=== Material for this task ===

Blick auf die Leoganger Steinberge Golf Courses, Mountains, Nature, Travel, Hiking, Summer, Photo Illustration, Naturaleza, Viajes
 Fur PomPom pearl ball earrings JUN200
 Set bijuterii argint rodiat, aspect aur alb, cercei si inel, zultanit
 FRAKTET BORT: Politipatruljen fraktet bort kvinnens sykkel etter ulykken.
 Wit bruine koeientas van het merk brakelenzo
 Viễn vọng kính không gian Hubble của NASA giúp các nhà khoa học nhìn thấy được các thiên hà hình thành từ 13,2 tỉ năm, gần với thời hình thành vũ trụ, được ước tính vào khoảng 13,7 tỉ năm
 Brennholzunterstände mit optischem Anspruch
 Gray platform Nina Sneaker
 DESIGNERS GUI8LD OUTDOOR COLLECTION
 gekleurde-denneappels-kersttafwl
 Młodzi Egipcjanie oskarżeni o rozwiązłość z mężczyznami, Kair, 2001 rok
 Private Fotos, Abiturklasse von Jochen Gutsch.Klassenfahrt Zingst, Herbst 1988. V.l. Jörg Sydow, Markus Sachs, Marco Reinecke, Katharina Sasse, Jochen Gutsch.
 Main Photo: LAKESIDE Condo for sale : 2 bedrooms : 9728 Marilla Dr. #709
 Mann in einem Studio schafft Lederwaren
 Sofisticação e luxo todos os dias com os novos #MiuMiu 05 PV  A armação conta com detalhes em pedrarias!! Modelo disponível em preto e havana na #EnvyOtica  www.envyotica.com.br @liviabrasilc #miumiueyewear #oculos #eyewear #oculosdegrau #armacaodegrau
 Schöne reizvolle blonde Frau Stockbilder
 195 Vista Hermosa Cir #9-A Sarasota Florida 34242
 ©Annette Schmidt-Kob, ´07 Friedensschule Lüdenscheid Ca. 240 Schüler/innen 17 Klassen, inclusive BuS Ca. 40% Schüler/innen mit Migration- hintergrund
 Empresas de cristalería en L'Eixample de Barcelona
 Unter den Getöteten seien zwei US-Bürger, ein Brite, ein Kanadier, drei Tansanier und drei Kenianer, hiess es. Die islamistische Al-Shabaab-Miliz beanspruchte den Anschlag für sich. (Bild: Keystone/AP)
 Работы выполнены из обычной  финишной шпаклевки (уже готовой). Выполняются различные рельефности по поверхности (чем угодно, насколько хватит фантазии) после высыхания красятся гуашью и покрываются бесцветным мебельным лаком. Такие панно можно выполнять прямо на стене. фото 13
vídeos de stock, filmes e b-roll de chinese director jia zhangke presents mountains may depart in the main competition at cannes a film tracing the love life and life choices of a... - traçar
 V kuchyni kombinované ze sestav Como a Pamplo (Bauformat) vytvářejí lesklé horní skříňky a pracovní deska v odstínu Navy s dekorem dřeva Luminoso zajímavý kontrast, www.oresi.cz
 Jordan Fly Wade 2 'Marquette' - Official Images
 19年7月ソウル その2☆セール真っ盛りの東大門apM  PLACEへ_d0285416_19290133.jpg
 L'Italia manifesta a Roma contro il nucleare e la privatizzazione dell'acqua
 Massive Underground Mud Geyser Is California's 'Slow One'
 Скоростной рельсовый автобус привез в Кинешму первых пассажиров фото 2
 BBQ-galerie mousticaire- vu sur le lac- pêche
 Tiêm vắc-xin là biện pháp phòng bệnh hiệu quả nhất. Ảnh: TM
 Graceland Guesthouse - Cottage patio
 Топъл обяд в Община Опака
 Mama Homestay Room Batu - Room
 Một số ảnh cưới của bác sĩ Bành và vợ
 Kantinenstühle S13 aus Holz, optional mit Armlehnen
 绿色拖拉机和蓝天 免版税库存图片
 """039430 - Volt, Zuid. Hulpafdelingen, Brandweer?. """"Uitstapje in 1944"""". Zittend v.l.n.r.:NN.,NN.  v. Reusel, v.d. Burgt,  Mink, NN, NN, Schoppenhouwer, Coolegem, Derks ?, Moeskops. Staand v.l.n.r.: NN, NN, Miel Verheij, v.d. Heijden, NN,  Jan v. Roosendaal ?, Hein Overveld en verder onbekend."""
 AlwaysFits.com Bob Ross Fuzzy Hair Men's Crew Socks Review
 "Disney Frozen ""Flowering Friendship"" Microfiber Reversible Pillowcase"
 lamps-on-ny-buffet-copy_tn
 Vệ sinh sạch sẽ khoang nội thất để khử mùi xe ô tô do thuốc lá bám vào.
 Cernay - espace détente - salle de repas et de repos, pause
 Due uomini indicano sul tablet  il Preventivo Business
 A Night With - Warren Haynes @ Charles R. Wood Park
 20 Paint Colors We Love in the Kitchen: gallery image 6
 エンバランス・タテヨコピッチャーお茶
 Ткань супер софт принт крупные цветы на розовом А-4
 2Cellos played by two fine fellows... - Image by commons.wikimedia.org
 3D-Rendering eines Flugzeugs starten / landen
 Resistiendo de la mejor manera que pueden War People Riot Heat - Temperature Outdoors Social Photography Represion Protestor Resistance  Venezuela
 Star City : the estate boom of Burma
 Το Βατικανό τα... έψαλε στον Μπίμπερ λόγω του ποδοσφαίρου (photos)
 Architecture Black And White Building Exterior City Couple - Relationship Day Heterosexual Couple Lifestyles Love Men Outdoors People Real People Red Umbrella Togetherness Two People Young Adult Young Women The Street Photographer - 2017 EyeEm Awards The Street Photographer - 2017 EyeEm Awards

===

_What is needed_. How many of the lines in the records include the word "People"? Only the number should be given.

_Response to the task_. 2